### PROMPT
Extract every line of the material below verbatim, omitting the pictures.

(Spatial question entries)
——————————

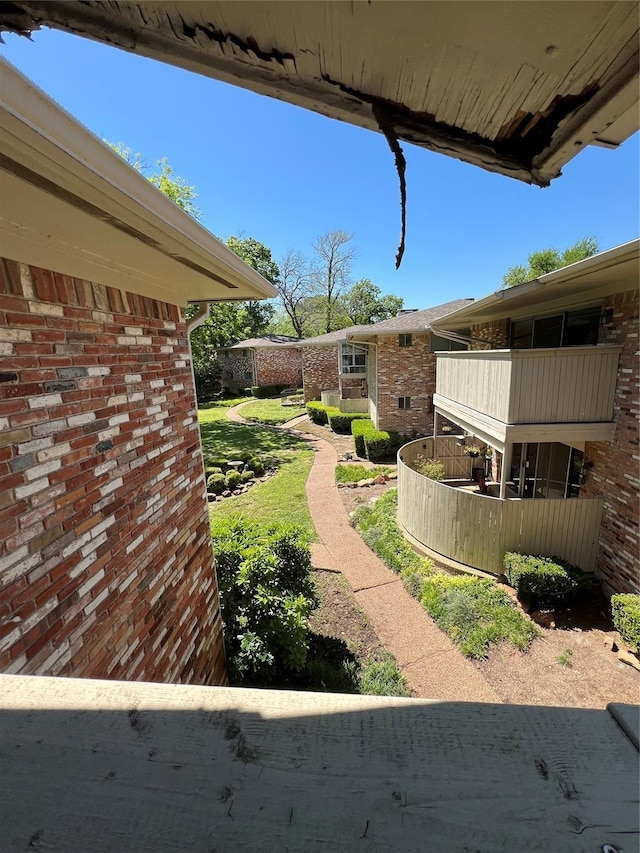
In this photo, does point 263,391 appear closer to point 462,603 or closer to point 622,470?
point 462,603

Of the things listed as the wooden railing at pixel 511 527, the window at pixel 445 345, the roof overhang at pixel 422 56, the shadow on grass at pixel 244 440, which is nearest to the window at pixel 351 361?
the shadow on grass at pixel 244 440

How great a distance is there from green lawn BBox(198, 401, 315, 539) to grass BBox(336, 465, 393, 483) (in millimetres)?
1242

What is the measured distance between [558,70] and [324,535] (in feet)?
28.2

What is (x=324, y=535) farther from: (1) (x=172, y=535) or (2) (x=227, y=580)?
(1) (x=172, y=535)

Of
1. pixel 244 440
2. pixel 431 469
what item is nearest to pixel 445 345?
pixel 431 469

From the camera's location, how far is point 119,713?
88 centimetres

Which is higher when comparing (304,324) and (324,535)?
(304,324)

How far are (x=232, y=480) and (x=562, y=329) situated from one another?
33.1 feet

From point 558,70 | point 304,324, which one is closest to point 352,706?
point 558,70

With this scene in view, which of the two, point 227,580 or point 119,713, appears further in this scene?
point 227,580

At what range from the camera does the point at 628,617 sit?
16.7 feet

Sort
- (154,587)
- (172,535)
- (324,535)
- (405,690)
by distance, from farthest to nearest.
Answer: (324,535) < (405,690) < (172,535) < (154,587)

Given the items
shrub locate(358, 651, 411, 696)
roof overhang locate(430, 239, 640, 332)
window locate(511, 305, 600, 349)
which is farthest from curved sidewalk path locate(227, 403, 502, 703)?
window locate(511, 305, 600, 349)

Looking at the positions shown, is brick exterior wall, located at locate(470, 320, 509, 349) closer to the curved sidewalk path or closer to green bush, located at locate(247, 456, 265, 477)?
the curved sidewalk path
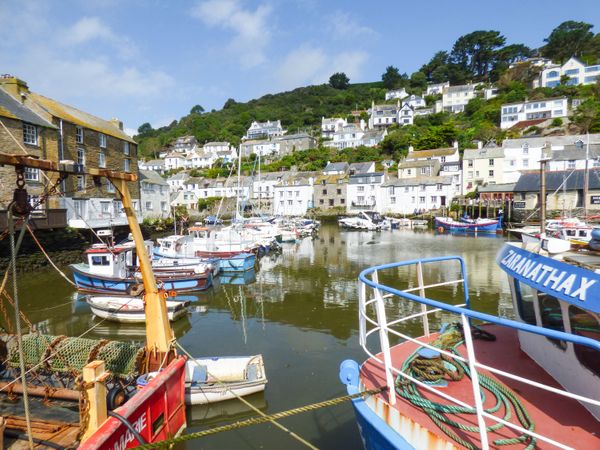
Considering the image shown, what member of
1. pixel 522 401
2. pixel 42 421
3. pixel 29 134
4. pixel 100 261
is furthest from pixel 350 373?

——————————

### WRITTEN ANSWER
In this photo, does point 263,391 appear closer to point 462,603 or closer to point 622,470?
point 462,603

Of the things listed as the wooden railing at pixel 511 527, the window at pixel 445 345, the roof overhang at pixel 422 56, the shadow on grass at pixel 244 440, which is nearest to the window at pixel 351 361?
the shadow on grass at pixel 244 440

How great a distance is there from green lawn BBox(198, 401, 315, 539) to grass BBox(336, 465, 393, 483) (in millimetres)?
1242

What is the measured distance between [558,70] and [324,535] (in feet)?
28.2

What is (x=324, y=535) farther from: (1) (x=172, y=535) or (2) (x=227, y=580)?
(1) (x=172, y=535)

Of
1. pixel 244 440
2. pixel 431 469
what item is nearest to pixel 445 345?
pixel 431 469

From the camera's location, how far is point 119,713?
88 centimetres

Which is higher when comparing (304,324) and (324,535)?
(304,324)

How far are (x=232, y=480) and (x=562, y=329) situated from one another?
33.1 feet

From point 558,70 | point 304,324, which one is closest to point 352,706?
point 558,70

With this scene in view, which of the two, point 227,580 or point 119,713, appears further in this scene?
point 227,580

At what range from the camera does the point at 628,617 sit?
16.7 feet

Sort
- (154,587)
- (172,535)
- (324,535)
- (405,690)
by distance, from farthest to nearest.
Answer: (324,535) < (405,690) < (172,535) < (154,587)

Given the items
shrub locate(358, 651, 411, 696)
roof overhang locate(430, 239, 640, 332)
window locate(511, 305, 600, 349)
which is farthest from curved sidewalk path locate(227, 403, 502, 703)?
window locate(511, 305, 600, 349)

Looking at the positions shown, is brick exterior wall, located at locate(470, 320, 509, 349) closer to the curved sidewalk path or closer to green bush, located at locate(247, 456, 265, 477)?
the curved sidewalk path
Considering the image shown, what member of
1. pixel 522 401
2. pixel 42 421
3. pixel 29 134
4. pixel 100 261
is furthest from pixel 350 373?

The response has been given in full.